In engineering, machining, and tooling, a hole may be a blind hole or a through hole (also called a thru-hole or clearance hole). A blind hole is a hole that is reamed, drilled, or milled to a specified depth without breaking through to the other side of the workpiece. A through hole is a hole that is made to go completely through the material of an object. In other words, a through hole is a hole that goes all the way through something. Taps used for through holes are generally tapered since it will tap faster and the chips will be released when the tap exits the hole.

The etymology of the blind hole is that it is not possible to see through it. It may also refer to any feature that is taken to a specific depth, more specifically referring to internally threaded hole (tapped holes). Not considering the drill point, the depth of the blind hole, conventionally, may be slightly deeper than that of the threaded depth.

There are three accepted methods of threading blind holes:
1. Conventional tapping, especially with bottom taps
2. Single-point threading, where the workpiece is rotated, and a pointed cutting tool is fed into the workpiece at the same rate as the pitch of the internal thread. Single-pointing inside a blind hole, like boring inside one, is inherently more challenging than doing so in a through hole. This was especially true in the era when manual machining was the only method of control. Today, CNC makes these tasks less stressful, but nevertheless still more challenging than with through holes.
3. Helical interpolation, where the workpiece remains stationary and Computer Numerical Control (CNC) moves a milling cutter in the correct helical path for a given thread, milling the thread.

At least two U.S. tool manufacturers have manufactured tools for thread milling in blind holes: Ingersoll Cutting Tools of Rockford, Illinois, and Tooling Systems of Houston, Texas, who introduced the Thread Mill in 1977, a device that milled large internal threads in the blind holes of oil well blowout preventers. Today many CNC milling machines can run such a thread milling cycle (see a video of such a cut in the "External links" section).

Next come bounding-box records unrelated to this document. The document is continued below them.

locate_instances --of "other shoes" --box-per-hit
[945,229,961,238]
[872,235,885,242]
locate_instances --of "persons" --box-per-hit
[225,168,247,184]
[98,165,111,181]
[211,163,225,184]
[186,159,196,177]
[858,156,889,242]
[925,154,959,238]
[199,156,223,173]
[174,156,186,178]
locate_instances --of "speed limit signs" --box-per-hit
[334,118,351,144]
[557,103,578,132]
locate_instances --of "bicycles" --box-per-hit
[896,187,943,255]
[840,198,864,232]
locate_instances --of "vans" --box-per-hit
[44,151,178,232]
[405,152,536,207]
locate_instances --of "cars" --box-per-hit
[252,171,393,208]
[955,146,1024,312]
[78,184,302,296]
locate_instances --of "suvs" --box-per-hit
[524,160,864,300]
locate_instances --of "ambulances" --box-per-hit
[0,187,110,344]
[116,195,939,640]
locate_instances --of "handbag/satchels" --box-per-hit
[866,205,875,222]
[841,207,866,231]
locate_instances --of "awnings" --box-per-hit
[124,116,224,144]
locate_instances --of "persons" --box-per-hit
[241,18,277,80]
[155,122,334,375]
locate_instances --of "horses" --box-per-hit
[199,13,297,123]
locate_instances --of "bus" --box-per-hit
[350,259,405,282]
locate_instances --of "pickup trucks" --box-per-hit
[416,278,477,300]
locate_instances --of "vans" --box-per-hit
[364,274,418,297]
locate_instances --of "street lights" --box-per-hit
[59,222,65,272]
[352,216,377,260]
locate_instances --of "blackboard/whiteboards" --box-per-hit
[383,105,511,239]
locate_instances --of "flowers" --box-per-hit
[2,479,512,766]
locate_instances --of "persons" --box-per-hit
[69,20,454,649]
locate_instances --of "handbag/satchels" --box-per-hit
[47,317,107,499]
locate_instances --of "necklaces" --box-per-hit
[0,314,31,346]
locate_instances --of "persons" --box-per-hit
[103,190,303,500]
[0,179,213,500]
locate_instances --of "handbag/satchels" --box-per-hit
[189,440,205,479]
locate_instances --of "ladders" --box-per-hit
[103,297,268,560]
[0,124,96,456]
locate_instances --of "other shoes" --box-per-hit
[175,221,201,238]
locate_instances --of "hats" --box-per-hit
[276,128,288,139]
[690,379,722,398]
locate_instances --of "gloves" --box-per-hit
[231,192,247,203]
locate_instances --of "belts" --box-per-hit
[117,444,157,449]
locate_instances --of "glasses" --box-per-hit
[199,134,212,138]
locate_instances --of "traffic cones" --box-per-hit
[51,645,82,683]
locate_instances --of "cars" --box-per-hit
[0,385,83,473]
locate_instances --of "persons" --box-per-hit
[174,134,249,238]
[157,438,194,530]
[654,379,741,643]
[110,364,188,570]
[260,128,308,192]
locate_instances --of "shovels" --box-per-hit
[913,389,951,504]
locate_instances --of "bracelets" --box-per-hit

One use of through holes in electronics is with through-hole technology, a mounting scheme involving the use of leads on the components that are inserted into holes drilled in printed circuit boards (PCB) and soldered to pads on the opposite side either by manual assembly (hand placement) or by the use of automated insertion mount machines.

===Pinholes===

A pinhole is a small hole, usually made by pressing a thin, pointed object such as a pin through an easily penetrated material such as a fabric or a very thin layer of metal. Similar holes made by other means are also often called pinholes. Pinholes may be intentionally made for various reasons. For example, in optics pinholes are used as apertures to select certain rays of light. This is used in pinhole cameras to form an image without the use of a lens. Pinholes on produce packaging have been used to control the atmosphere and relative humidity within the packaging.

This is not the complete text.